Зато две декорации с русским пейзажем и зимнею ночью в последнем акте — просто прелестны. В одной представлена небольшая полянка перед воротами Ипатьевского монастыря. В другой — густой, непроходимый лес, «куда и ворон костей не заносил». Обе декорации так хороши, так оригинальны, так самостоятельны, что остается только пожелать, чтоб публика поскорее обратила на них внимание (чего, кажется, еще до сих пор не случилось) и полюбила их за всю их правду и поэзию, на этот раз совершенно национальную.
В общем результате опера «Жизнь за царя» теперь поставлена прекрасно. Наконец-то! После 30 лет обращения с нею самого грубого, непростительного и решительно спустя рукава. Какая жалость, что самому автору не удалось видеть оперу в настоящей ее постановке!
Можно было бы заметить то и другое против постановки: например, хотелось бы, чтоб мазурка и краковяк превратились из обыкновенных балетных танцев, из балета — в польский бал; чтоб участвующие тут были все в разных костюмах, и танцующие дамы вовсе не в балетных коротеньких юбочках и не в трико, а в обыкновенных платьях, как все остальные действующие лица; хотелось бы, чтоб Сабинин являлся в русской прическе, а не во французской или немецкой; чтоб вид Сусанина был поменьше страшен (к чему эти ужасные клочья волос на висках и черные круги под глазами, как у Каспара или Бертрама?) и т. д.
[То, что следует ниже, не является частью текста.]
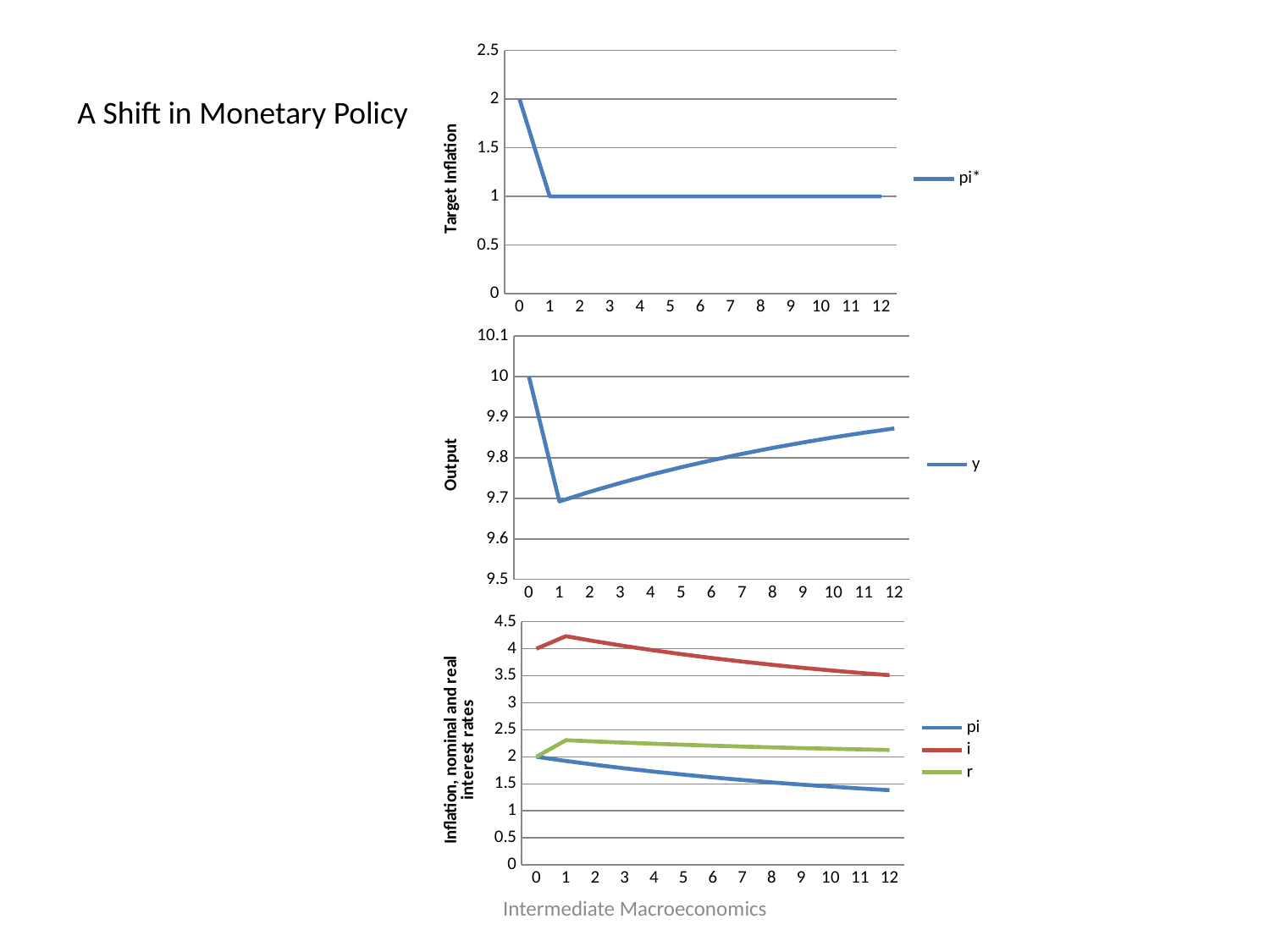
In the middle chart (Output), does y rise or fall from period 1 to period 12? rise In the bottom chart, is the value of pi at period 12 greater or less than 1.5? less In the bottom chart, which series is higher at period 12, i or pi? i In the middle chart (Output), what is the value of y at period 0? 10 In the middle chart (Output), at which period is y lowest? 1 In the top chart (Target Inflation), what is the value of pi* at period 12? 1 In the bottom chart, what is the value of i at period 0? 4 What kind of chart is the top chart (Target Inflation)? line chart In the middle chart (Output), is the value of y at period 12 greater or less than 9.8? greater In the top chart (Target Inflation), what is the difference between pi* at period 0 and pi* at period 1? 1 How many series does the legend of the bottom chart list? 3 In the top chart (Target Inflation), what is the value of pi* at period 0? 2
Но все это вместе и многое другое — лишь мелочи, которые, конечно, скоро сами собой придут в порядок. Нельзя же все зараз сделать, нельзя же все вспомнить, на все обратить внимание, когда возишься с постановкой такой сложной вещи, как русская опера, когда надо вдруг покончить со всеми старыми привычками, со всеми давно заведенными порядками, когда, вместо прежних условных и выдуманных костюмов, надо приучить и публику, и исполнителей к чему-то совсем новому, небывалому; к истинным, национальным костюмам. Это не так-то легко сразу! Доказательство тому мы имеем даже в печатных статьях (например, статья г. Степанова), где отстаиваются всякие прежние глупости и рутинные театральные приемы. Как иной раз трудно преодолеть старинные привычки костюмеров, певцов и т. д. — это также легко себе представить; к тому же кое-что нам об этом рассказывает в своей статье г. Прохоров, составитель рисунков для костюмов в «Жизни за царя». И потому-то мы не станем пока шиканировать дирекцию теми или другими еще не приведенными в полный порядок подробностями (время еще будет для замечаний), и только будем радоваться, вместе со всеми, кто в самом деле желает успеха делу народной оперы, что наконец-то начинает совершаться на наших глазах то, чему давно пора.
1868 г.
Общие замечания
Все статьи и исследования, написанные Стасовым до 1886 года включительно, даются по его единственному прижизненному «Собранию сочинений» (три тома, 1894, СПб., и четвертый дополнительный том, 1906, СПб.). Работы, опубликованные в период с 1887 по 1906 год, воспроизводятся с последних прижизненных изданий (брошюры, книги) или с первого (газеты, журналы), если оно является единственным. В комментариях к каждой статье указывается, где и когда она была впервые опубликована. Если текст дается с другого издания, сделаны соответствующие оговорки.
Отклонения от точной передачи текста с избранного для публикации прижизненного стасовского издания допущены лишь в целях исправления явных опечаток.